### EJERCICIOS PROPUESTOS:
- 1) Transcribe literalmente el fragmento del texto extraído que empieza con las palabras que contienen "Con su misericordia, el" y termina con "obra la salvación.".
- 2) Indica si cada afirmación concuerda con el texto extraído: (a) el rey de Egipto murió al cabo de muchos años; (b) Dios a veces desvía su mirada del dolor humano; (c) la audiencia se celebró un jueves. Responde sí o no y cita literalmente las palabras del texto que lo deciden.

PAPA FRANCISCO
AUDIENCIA GENERAL
Miércoles 27 de enero de 2016
Queridos hermanos y hermanas, ¡buenos días!
En la Sagrada Escritura, la misericordia de Dios está presente a lo largo de toda la historia del Pueblo de Israel.
Con su misericordia, el Señor acompaña el camino de los patriarcas, a ellos les dona hijos a pesar de su condición de esterilidad, los conduce por caminos de gracia y de reconciliación, como demuestra la historia de José y de sus hermanos (cf. Gén 37-50). Pienso en muchos hermanos que están alejados dentro de una familia y no se hablan. Pero este Año de la Misericordia es una buena ocasión para reencontrarse, abrazarse, perdonarse y olvidar las cosas feas. Pero, como sabemos, en Egipto la vida para el pueblo se hace dura. Y es precisamente cuando los israelitas están por sucumbir que el Señor interviene y obra la salvación.
Se lee en el libro del Éxodo: «Al cabo de muchos años, murió el rey de Egipto. Los hijos de Israel, se quejaban de la esclavitud y clamaron. Sus gritos, desde la esclavitud, subieron a Dios; y Dios escuchó sus quejas y se acordó de su alianza con Abrahán, Isaac y Jacob. Dios se fijó en los hijos de Israel y se les apareció» (2, 23-25). La misericordia no puede permanecer indiferente ante el sufrimiento de los oprimidos, al grito de quien es objeto de violencia, reducido a la esclavitud y condenado a muerte. Es una realidad dolorosa que afecta a toda época, incluyendo la nuestra, y que muchas veces nos hace sentir impotentes, tentados a endurecer el corazón y pensar en otra cosa. Dios, en cambio, «no es indiferente» (Mensaje para la Jornada Mundial de la paz 2016, 1), no desvía jamás su mirada del dolor humano. El Dios de misericordia responde y cuida de los pobres, de quienes gritan su desesperación. Dios escucha e interviene para salvar, suscitando hombres capaces de oír el gemido del sufrimiento y obrar en favor de los oprimidos.

### MATERIAL PROPORCIONADO:
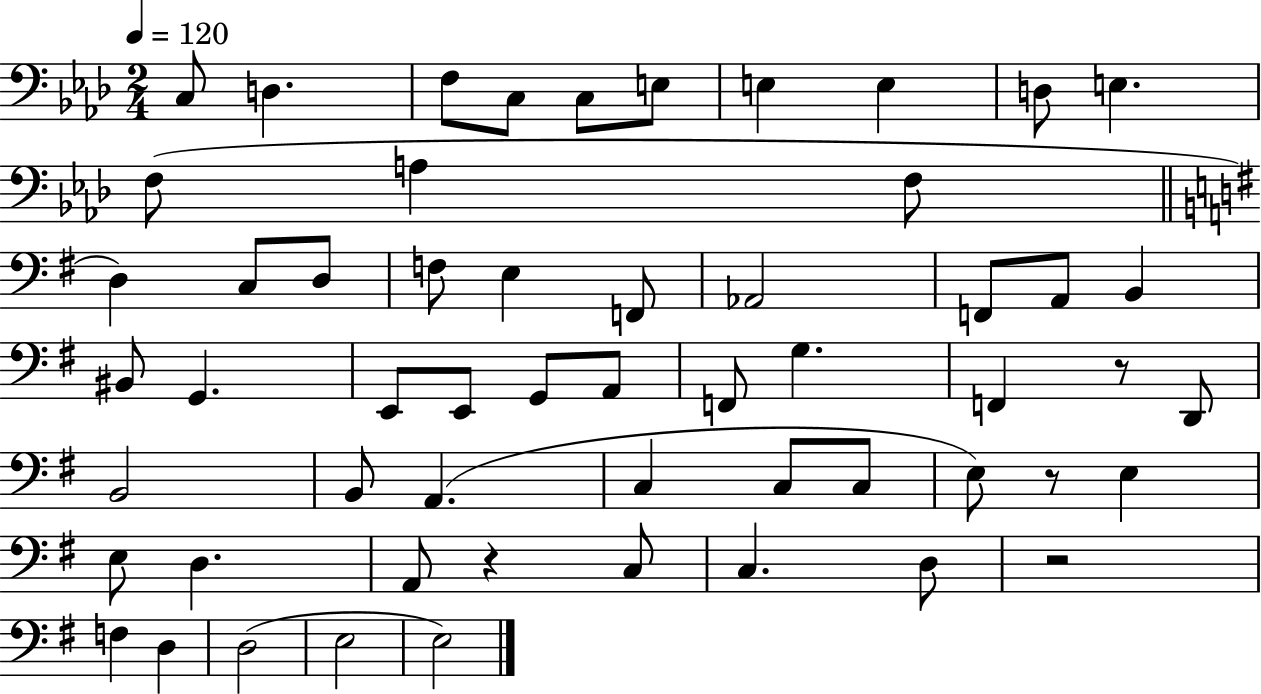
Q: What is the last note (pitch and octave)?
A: E3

### RESPUESTAS:
- 1)
Con su misericordia, el Señor acompaña el camino de los patriarcas, a ellos les dona hijos a pesar de su condición de esterilidad, los conduce por caminos de gracia y de reconciliación, como demuestra la historia de José y de sus hermanos (cf. Gén 37-50). Pienso en muchos hermanos que están alejados dentro de una familia y no se hablan. Pero este Año de la Misericordia es una buena ocasión para reencontrarse, abrazarse, perdonarse y olvidar las cosas feas. Pero, como sabemos, en Egipto la vida para el pueblo se hace dura. Y es precisamente cuando los israelitas están por sucumbir que el Señor interviene y obra la salvación.

- 2)
(a) Sí: «Al cabo de muchos años, murió el rey de Egipto».
(b) No: «no desvía jamás su mirada del dolor humano».
(c) No: «Miércoles 27 de enero de 2016».